- **SOURCE MATERIAL**
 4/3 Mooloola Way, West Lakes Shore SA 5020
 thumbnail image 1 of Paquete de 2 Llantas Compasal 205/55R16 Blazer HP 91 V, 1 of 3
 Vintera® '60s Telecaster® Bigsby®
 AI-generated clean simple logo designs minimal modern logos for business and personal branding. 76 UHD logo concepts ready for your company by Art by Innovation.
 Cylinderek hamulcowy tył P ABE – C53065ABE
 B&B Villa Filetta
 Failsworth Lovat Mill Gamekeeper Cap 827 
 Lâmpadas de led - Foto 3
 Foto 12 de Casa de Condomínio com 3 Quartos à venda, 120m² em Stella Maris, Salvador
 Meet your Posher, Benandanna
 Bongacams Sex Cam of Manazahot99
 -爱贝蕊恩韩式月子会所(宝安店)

...

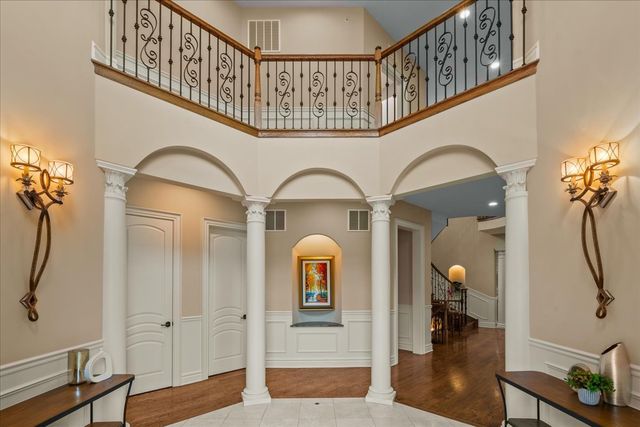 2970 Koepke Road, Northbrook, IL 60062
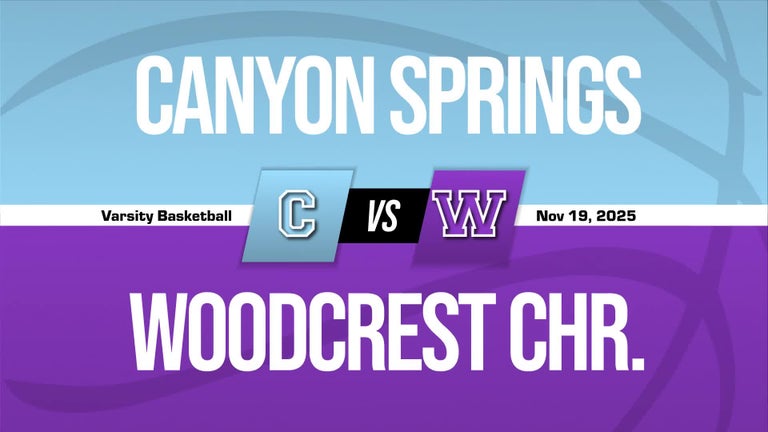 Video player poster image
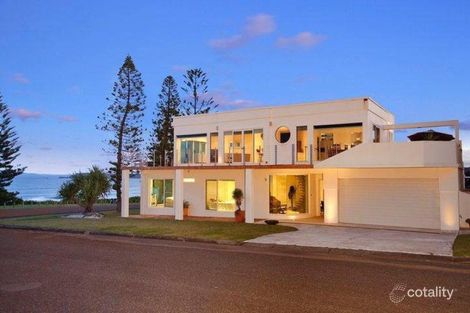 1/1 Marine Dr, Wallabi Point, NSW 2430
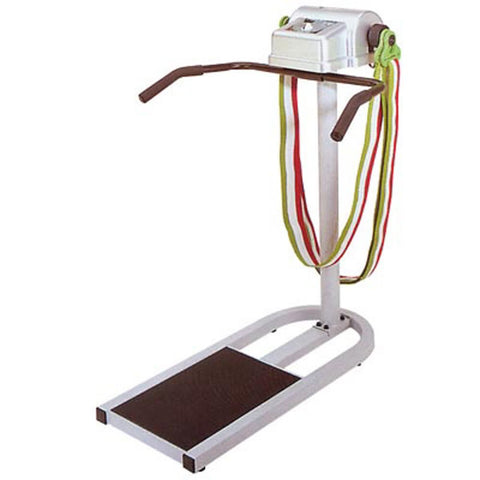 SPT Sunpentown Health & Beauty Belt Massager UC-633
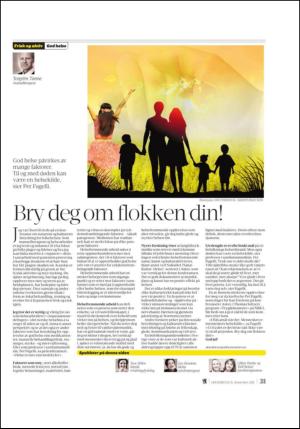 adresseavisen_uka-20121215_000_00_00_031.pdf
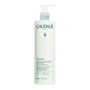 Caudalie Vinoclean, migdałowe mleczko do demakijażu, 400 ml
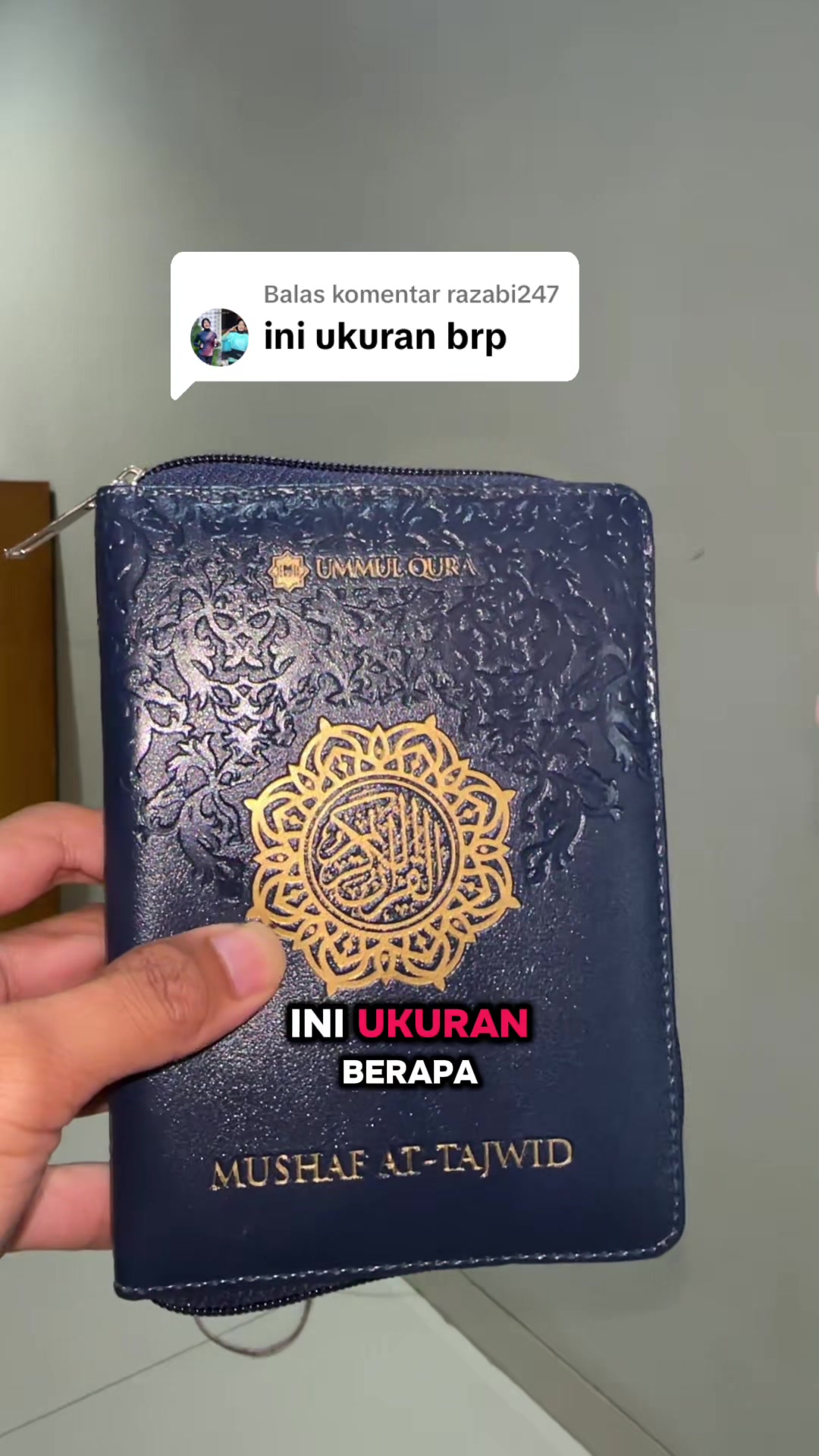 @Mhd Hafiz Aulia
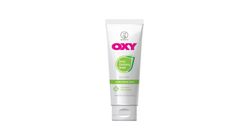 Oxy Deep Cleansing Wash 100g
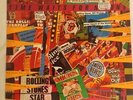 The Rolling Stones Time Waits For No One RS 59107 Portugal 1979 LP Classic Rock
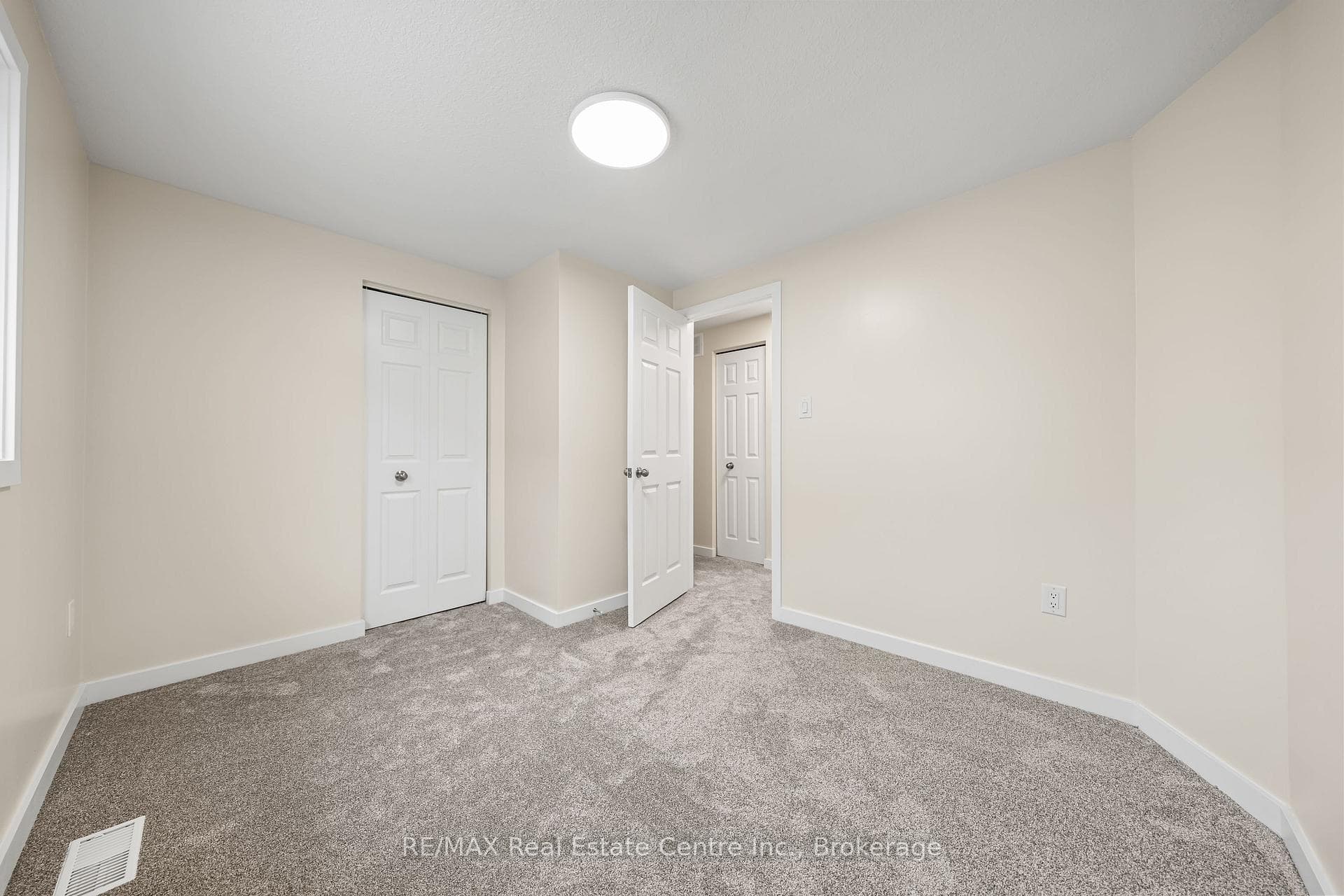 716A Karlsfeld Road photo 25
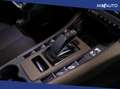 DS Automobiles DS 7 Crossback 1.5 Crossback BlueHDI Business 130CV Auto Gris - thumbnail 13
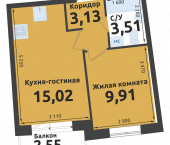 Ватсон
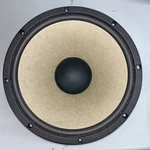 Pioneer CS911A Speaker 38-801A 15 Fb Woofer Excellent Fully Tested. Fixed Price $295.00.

==

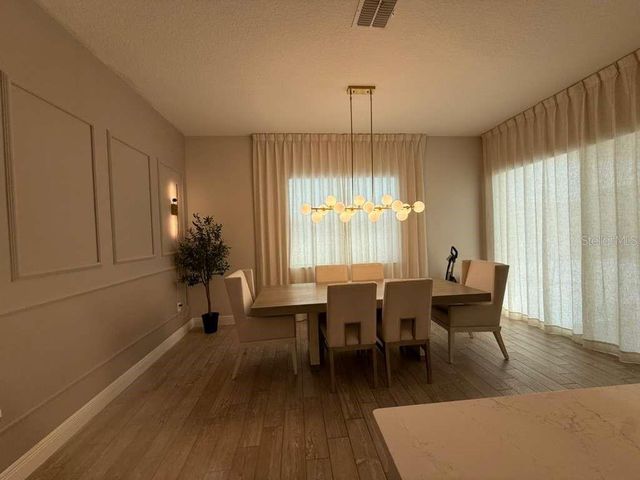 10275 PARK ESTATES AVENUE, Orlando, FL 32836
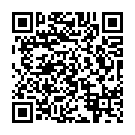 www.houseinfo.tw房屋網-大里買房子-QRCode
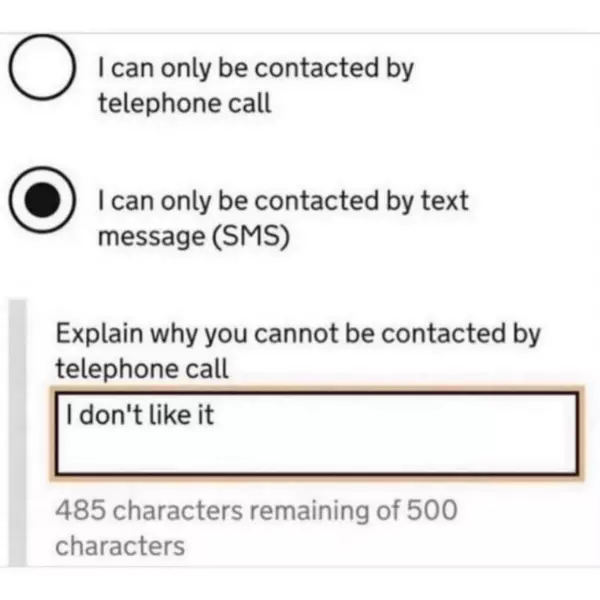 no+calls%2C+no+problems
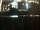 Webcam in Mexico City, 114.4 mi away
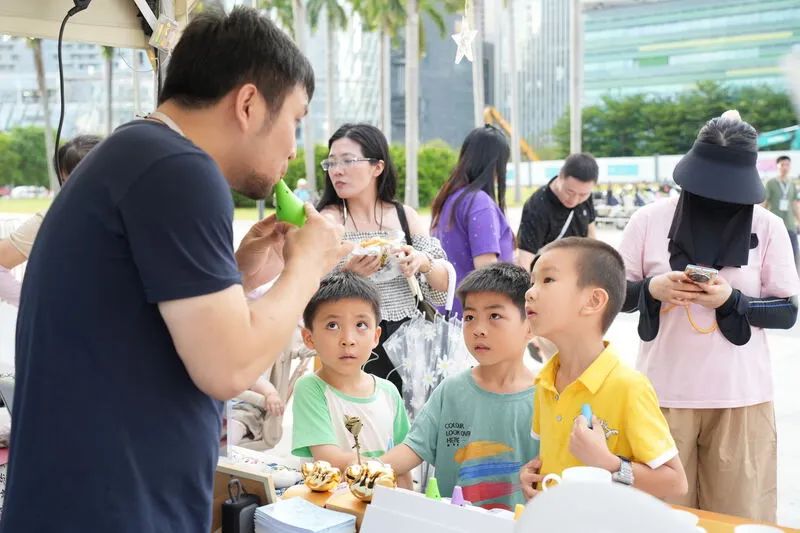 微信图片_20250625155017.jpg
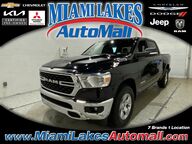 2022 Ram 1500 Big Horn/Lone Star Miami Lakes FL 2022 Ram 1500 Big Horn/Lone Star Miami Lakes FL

- **WHAT NEEDS TO BE DONE**
Pull out each line of the listing that holds the string "your".

- **REPLY TO THE TASK**
 AI-generated clean simple logo designs minimal modern logos for business and personal branding. 76 UHD logo concepts ready for your company by Art by Innovation.
 Meet your Posher, Benandanna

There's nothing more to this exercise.